Soren Kierkegaard writes in The Sickness Unto Death that living in illusion and immediacy is despair itself. The realisation of the perfect circle as a desired goal which seems at once attainable and unattainable is similar to what Kierkegaard writes regarding happiness. Immediate happiness – not to be confused with contentment – is actually the favourite dwelling-place of despair, he writes, as in spite of its illusory peace and tranquillity, immediacy is in fact none other than dread: dread of nothing. In Kierkegaard’s view, despair is not a special state, but one that actually affects more people than it doesn’t, even if they are not necessarily aware, and although he likens it to sickness, he doesn’t necessarily consider it a dark, depressive state, but instead brings attention to its elevating or even liberating nature.
Featuring a selection of photographs from Péter Puklus’ latest series The Hero Mother – How to Build a House, the current exhibition abstains from delving into the figure of the heroic mother or the conflicts generated by social expectations regarding the role of the mother; instead, as a sub-chapter of the series, it focuses specifically on the father. The man who founds a family and builds a house, who makes decisions day by day, who is content with what he achieved and where he stands, who is strong and stable, and who is rendered so powerless and insecure by all of this that sometimes he is outright paralyzed.
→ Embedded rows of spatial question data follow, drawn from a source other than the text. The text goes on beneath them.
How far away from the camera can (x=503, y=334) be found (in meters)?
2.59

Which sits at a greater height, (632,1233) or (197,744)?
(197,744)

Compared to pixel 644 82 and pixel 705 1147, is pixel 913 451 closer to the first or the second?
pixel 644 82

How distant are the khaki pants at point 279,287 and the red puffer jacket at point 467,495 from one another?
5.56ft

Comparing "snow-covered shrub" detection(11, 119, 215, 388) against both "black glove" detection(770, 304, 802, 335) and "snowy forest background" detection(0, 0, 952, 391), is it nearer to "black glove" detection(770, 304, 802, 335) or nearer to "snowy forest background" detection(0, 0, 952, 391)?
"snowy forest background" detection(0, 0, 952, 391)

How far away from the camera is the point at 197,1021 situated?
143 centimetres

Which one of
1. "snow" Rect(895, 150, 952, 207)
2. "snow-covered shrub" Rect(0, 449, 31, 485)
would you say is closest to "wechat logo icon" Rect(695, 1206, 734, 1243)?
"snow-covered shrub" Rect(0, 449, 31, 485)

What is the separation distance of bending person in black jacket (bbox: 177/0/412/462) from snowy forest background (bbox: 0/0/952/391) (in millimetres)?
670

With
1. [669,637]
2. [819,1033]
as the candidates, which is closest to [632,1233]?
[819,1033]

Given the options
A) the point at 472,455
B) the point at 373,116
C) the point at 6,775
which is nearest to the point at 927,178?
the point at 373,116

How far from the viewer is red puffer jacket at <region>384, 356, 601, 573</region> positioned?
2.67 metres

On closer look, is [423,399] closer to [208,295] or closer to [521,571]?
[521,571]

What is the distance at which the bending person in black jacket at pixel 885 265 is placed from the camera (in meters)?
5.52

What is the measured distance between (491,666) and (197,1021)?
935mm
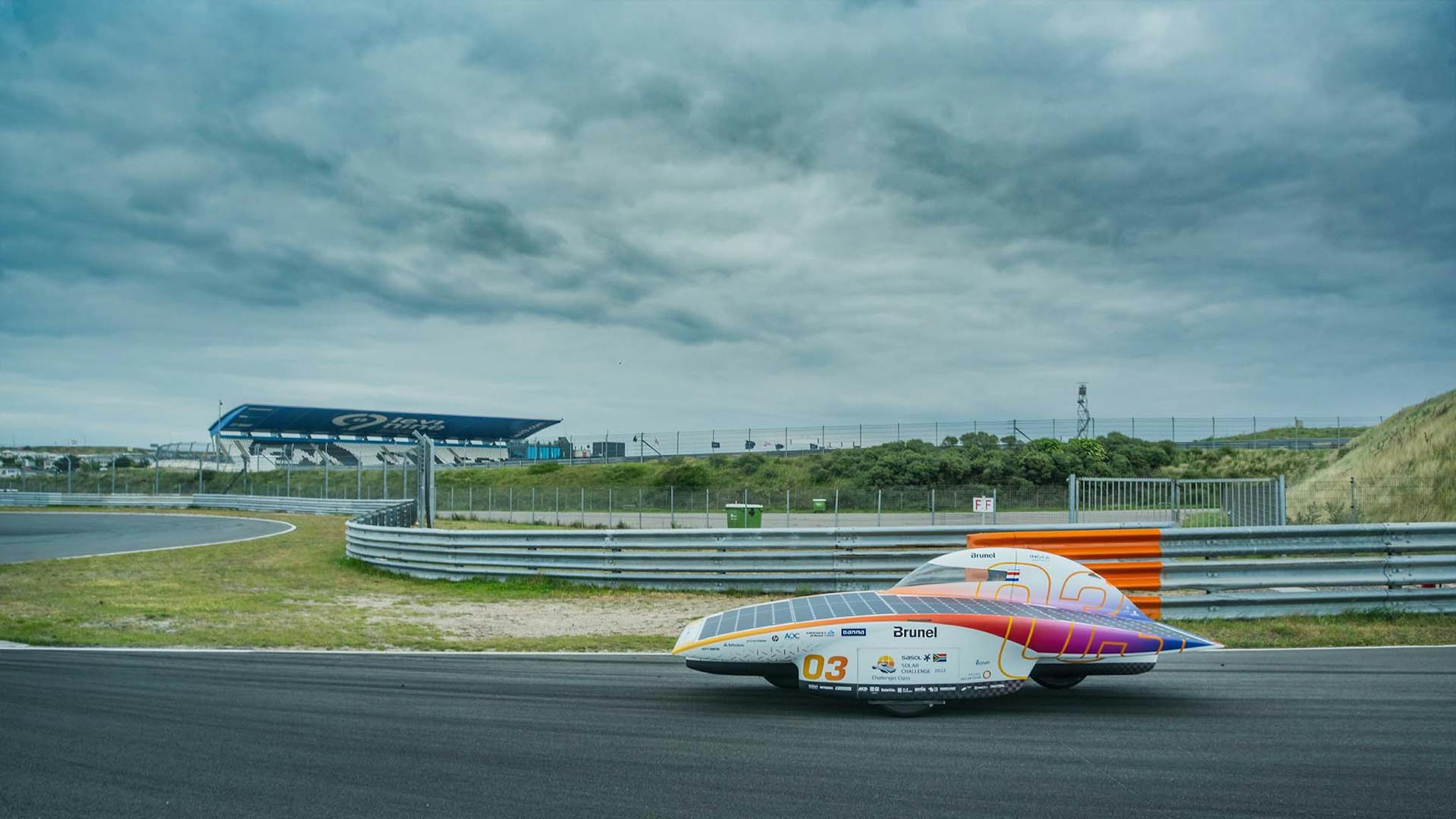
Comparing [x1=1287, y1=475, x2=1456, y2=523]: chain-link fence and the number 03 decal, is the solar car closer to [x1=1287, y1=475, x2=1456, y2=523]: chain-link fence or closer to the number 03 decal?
the number 03 decal

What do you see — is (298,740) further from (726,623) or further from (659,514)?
(659,514)

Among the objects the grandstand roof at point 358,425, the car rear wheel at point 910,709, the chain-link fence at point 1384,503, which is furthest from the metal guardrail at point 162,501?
the car rear wheel at point 910,709

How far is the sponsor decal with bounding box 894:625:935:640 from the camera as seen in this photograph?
21.5ft

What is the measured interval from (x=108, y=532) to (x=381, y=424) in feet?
171

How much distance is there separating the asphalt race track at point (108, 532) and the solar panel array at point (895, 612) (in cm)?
1959

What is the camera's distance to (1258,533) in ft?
37.7

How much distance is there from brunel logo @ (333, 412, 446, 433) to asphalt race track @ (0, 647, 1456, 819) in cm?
7511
The exhibition is practically the portrait of a man who is all but crushed by doubt and despair, who – sometimes out of recklessness, sometimes on account of his insecurity – is running head first eyes shut down a road he keeps drawing for himself, seeking a way out from under the distressing burden of the goals he set for himself. The portrait of a man who faces this numbingly difficult yet ethereally graceful, perfect moment.